• [Exercise]
Copy from the first line below down to and including the line with "Polka Dot Rainbow Cupcakes". Skip the pictures.

Caption-style text data
....
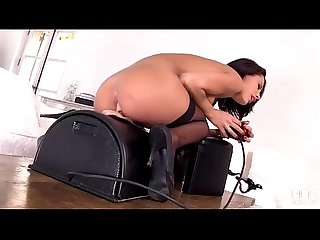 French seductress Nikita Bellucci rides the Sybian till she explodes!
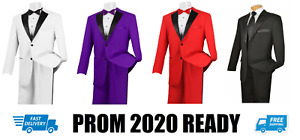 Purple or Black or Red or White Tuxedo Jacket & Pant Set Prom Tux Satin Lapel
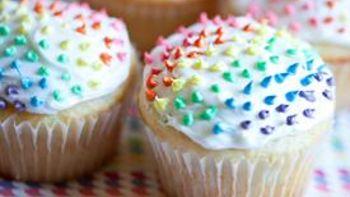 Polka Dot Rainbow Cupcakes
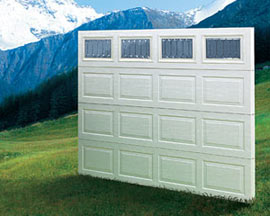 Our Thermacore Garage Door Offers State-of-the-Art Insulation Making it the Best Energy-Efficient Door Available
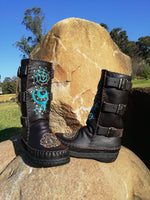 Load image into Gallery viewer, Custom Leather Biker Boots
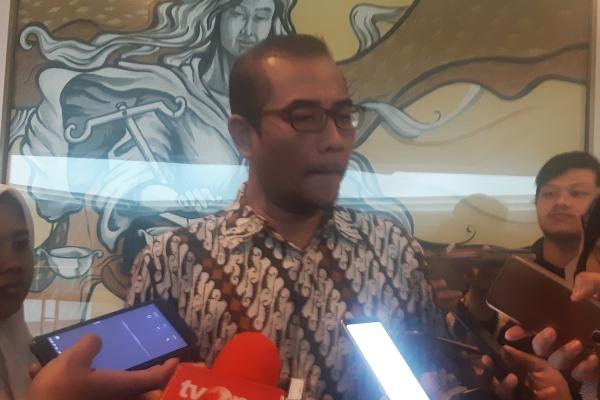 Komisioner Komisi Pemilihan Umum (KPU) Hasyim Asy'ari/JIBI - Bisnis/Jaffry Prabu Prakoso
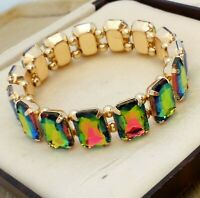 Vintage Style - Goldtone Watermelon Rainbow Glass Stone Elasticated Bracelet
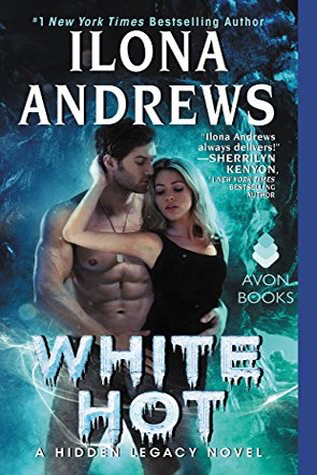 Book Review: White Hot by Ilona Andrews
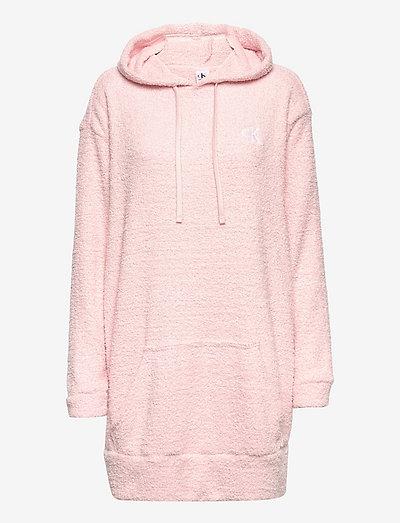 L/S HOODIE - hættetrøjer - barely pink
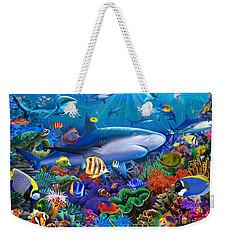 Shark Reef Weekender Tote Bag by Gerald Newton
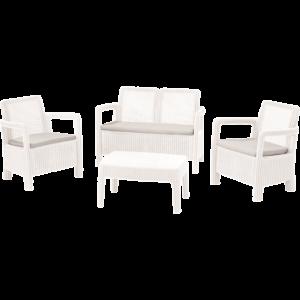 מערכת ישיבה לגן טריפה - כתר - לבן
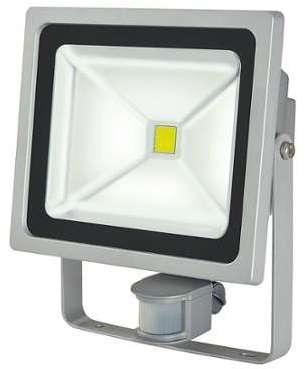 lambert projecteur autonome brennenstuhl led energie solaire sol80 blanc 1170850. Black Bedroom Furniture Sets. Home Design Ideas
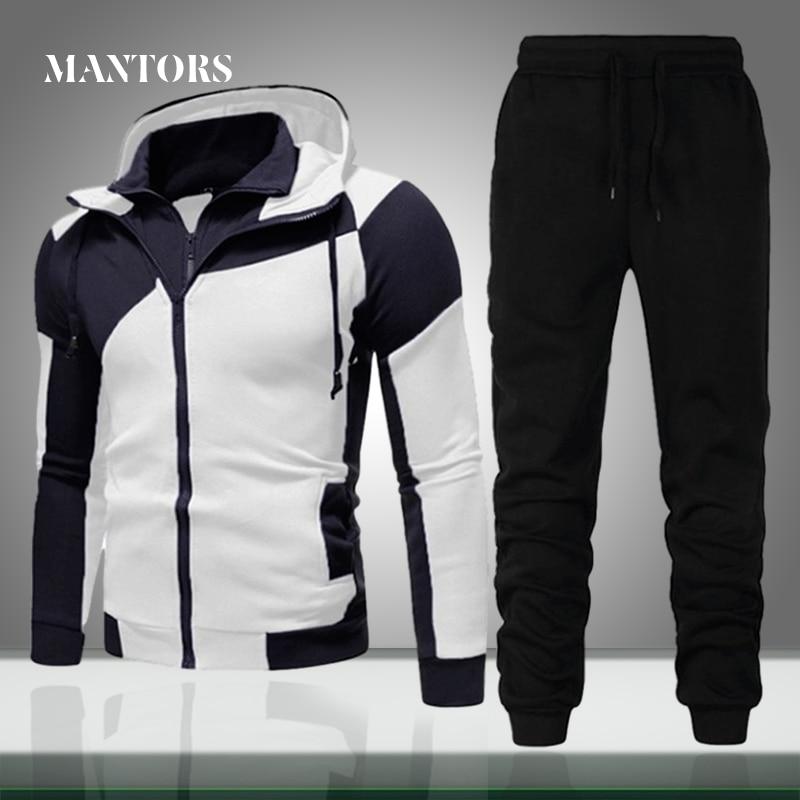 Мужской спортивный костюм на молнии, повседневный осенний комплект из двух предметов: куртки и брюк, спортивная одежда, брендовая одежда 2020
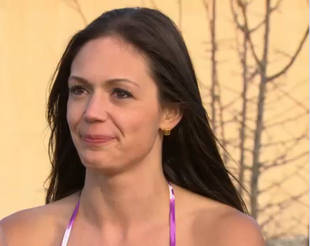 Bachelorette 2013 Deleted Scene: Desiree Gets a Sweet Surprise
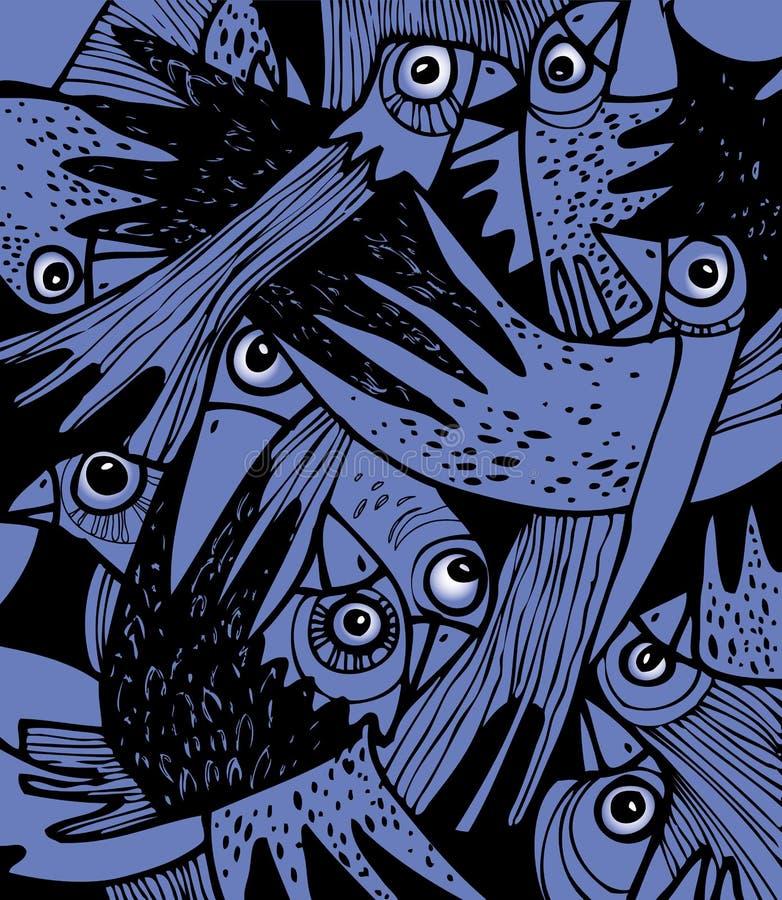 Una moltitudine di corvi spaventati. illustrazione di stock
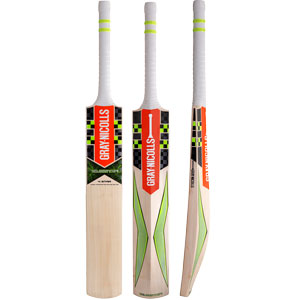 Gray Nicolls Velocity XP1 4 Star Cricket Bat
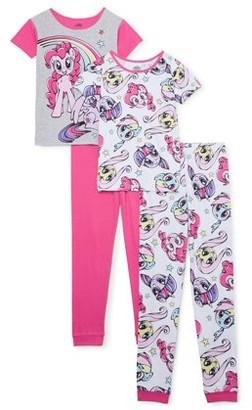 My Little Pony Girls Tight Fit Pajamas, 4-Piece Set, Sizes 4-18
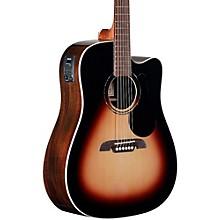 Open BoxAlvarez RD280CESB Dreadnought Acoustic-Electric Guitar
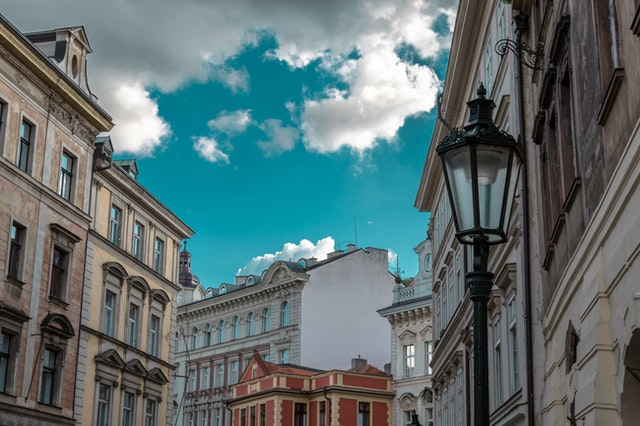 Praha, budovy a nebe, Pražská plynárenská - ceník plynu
....
• [Solved problem]
 French seductress Nikita Bellucci rides the Sybian till she explodes!
 Purple or Black or Red or White Tuxedo Jacket & Pant Set Prom Tux Satin Lapel
 Polka Dot Rainbow Cupcakes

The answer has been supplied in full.